Plenty of probation agents and sentencing judges may have a penchant for barring access to the Internet for certain convicted sex offenders, in such cases as sexual assault and child pornography. However, doing so in a knee-jerk fashion and without narrow tailoring violates a convicted person’s Due Process rights under the Fifth and Fourteenth Amendments to the United States Constitution.
Last month, New Jersey’s Supreme Court enunciated the issue as follows:
“[F]ederal courts, such as the United States Court of Appeals for the Third Circuit, have addressed Internet restrictions on supervised offenders with some frequency. Although the federal statute dealing with supervised release, 18 U.S.C.A. § 3583, is worded differently from New Jersey’s corollary CSL [community supervision for life] provisions, the principles governing the federal and state statutes are similar.
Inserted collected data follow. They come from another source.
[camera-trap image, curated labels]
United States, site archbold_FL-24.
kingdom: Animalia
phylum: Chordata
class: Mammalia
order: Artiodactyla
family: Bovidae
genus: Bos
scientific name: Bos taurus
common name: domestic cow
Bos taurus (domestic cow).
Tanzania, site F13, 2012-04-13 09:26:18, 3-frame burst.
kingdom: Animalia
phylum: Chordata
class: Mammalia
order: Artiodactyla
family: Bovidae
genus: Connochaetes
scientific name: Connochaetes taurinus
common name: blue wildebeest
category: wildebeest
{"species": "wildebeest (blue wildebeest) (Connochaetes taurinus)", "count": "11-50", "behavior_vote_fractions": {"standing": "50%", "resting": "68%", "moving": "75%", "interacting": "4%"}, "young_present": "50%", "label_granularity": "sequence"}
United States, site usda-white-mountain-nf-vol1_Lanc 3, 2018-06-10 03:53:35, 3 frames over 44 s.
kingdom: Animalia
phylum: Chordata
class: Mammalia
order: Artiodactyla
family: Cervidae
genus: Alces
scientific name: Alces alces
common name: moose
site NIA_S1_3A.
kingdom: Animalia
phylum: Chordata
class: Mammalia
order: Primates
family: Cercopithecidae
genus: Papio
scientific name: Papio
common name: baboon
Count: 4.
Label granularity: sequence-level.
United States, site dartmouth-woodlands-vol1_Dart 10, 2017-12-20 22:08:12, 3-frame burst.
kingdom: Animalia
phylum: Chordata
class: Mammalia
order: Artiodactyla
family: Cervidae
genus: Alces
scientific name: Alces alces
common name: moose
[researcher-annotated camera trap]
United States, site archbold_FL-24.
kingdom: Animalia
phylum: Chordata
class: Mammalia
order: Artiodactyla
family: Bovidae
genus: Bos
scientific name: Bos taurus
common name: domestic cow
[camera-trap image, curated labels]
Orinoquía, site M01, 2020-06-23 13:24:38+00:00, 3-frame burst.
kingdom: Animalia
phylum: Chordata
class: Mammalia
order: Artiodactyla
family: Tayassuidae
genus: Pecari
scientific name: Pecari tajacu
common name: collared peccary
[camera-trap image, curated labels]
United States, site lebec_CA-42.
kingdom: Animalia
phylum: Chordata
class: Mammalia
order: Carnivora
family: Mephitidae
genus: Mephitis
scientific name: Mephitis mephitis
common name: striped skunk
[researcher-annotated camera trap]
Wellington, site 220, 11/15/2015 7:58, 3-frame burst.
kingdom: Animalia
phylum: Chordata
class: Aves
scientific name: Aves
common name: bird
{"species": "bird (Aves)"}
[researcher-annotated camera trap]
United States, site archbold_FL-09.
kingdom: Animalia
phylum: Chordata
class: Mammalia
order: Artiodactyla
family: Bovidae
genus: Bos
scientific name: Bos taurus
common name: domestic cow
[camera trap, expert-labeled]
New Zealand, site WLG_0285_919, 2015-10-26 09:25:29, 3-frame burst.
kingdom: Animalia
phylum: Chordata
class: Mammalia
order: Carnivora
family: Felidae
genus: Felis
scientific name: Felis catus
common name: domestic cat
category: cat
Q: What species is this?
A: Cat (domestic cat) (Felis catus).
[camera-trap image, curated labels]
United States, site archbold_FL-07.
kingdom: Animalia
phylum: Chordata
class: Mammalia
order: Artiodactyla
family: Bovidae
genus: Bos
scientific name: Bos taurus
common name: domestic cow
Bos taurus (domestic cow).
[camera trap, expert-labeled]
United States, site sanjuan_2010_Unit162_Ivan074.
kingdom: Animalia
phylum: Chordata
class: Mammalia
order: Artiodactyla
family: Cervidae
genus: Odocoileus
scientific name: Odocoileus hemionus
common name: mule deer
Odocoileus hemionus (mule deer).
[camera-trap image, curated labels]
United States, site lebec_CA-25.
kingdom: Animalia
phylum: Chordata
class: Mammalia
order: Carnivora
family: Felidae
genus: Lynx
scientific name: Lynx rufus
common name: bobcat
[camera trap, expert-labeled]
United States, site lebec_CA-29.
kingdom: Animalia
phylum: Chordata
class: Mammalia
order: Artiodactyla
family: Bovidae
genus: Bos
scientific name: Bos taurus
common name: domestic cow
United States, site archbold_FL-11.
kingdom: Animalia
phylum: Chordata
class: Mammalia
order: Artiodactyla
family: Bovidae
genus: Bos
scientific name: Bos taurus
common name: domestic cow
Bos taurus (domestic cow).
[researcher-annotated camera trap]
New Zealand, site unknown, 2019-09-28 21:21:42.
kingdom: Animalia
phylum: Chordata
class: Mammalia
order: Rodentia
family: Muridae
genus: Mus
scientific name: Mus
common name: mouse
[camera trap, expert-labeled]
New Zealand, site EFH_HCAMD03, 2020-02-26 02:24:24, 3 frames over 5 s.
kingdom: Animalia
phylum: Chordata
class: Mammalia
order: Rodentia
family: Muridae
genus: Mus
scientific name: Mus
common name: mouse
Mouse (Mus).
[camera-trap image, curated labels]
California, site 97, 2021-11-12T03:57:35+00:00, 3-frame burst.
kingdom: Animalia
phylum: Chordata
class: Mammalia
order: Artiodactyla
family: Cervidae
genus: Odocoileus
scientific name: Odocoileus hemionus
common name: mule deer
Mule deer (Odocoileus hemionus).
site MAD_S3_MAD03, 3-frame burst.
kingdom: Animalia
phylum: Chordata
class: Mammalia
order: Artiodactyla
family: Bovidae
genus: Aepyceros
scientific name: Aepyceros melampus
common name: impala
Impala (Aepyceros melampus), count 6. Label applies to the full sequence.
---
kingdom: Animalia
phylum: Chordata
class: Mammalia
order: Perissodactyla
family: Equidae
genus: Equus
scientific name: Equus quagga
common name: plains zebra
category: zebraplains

Under federal law — as under state law — ‘the primary purpose of supervised release is to facilitate the integration of offenders back into the community rather than to punish them.’ … Moreover, conditions of supervised release under federal law must be ‘reasonably related’ to federal sentencing factors and must involve ‘no greater deprivation of liberty than is reasonably necessary’ to fulfill the statute’s purposes…'”
J.I. v. New Jersey State Parole Board, __ A.3d __ 2017, WL 1057462 (N.J., March 21, 2017).
“Third Circuit cases recognize that access to the Internet is ‘essential in modern life for legitimate purposes of communication, commerce, and information-gathering,’ … and therefore an Internet-access condition of ‘supervised release must be supported by some evidence that the condition imposed is tangibly related to the circumstances of the offense, the history of the defendant, the need for general deterrence,’ or similar penological concerns.”
J.I. v. N.J. State Parole Bd.
“The Third Circuit has ruled that a ‘blanket ban’ is overbroad… Thus, even in child pornography cases, the Third Circuit has declined to deny an offender ‘access to email or benign internet usage when a more focused restriction, limited to pornography sites and images, can be enforced by unannounced inspections of material stored on [the offender’s] hard drive or removable disks.'”
At sentencing, most criminal defendants will be more concerned about minimizing their incarceration time than obtaining access to the Internet. However, what good is limiting active jail time only for the criminal defendant later to find himself or herself being prosecuted for using the Internet outside the scope of his or her sentence? Reduced Internet limitations during probation need to be addressed by the criminal defense lawyer at sentencing.